If you’ve ever bumped into someone you’ve not met in ages, out of the blue, you may have got to thinking how many you may have just missed. The law of averages would seem to suggest that for everyone you suddenly run into, you must miss many more.
Last week, I skipped through our foyer not really noticing anyone in particular, when I heard a voice saying ‘Charlie Gunningham!’ I looked up and there was someone I’d not seen in 16 or 17 years (we figured it was the year 2000 or 2001). ‘Are you here now?‘ he asked. ‘Yes, I’m the CEO! Where are you now?‘. And so on. He hardly looked any different, and he said the same of me (obviously, our eyes were worse for wear).
This seems to happen to me all the time, almost everywhere I walk around this fair city. While it could be that everyone is linked by 6 degrees of separation, in Perth I reckon it could be 2.
Try this at your next business networking event. Go up to someone you do not know, and introduce yourself, asking them why they’re there. Once you start chatting, you will probably find that, unless they are totally new to Perth, you have a common acquaintance. It’s something I like about this place. While the population may have ticked over 2 million, it still has a ‘smallness’ about it.

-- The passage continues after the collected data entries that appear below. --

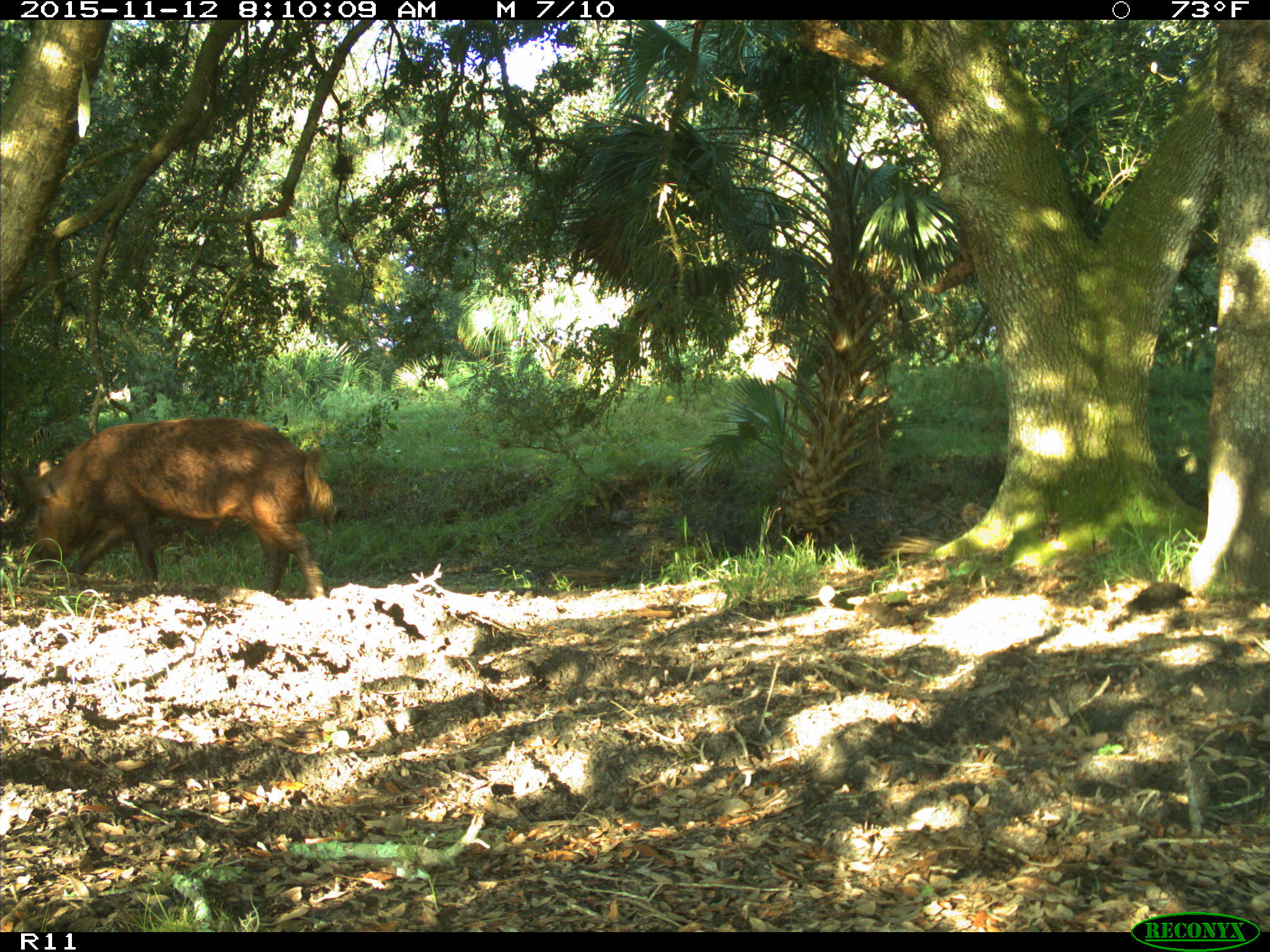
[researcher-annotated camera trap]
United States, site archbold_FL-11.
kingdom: Animalia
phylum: Chordata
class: Mammalia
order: Artiodactyla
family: Suidae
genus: Sus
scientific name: Sus scrofa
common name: wild boar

Almost everyone seems close.
Another important element to this is you simply cannot afford to burn any bridges. Ever. There’s no point (even if you never see them again) getting in a strop, or being rude, or getting flustered, with anyone, at anytime, no matter how unreasonable they are.
I’ve had people be extremely rude to me over the years, and have been subject to things in business that I would not wish on anyone, but it’s always better to raise your chin, let it run off you like water off a duck’s back. In the main, people are good, not greedy. People want to do the right thing. But there are exceptions. And I find it odd that they do not have the emotional intelligence or self awareness to understand what they are doing, and what others think of them.
Someone I’ve known for years thinks he’s God’s gift to business, and he’s had some success (to which he should be justifiably proud), yet the way he acts puts people off, even those who know him well. His reputation is poor, and people tend to steer clear, or do that eye roll thing when his name is mentioned. People who do not know I know him, tell me things about him. He has no idea people think of him this way.
Reputations are made very slowly, and can be ruined quickly.
Those that seek to take short cuts to grab a goal themselves will never get the long term prize. In Perth, or anywhere, it’s simply not worth behaving badly. Everyone knows someone who knows you. It’s 2 degrees. Tred carefully, do the right thing and more good things will be returned to you.
That guy I bumped into in the foyer? As it happens he was there to listen to a proposal from our sales team. How I behaved 16 or 17 years ago with him may just help get a deal over the line this month. What goes around, comes around.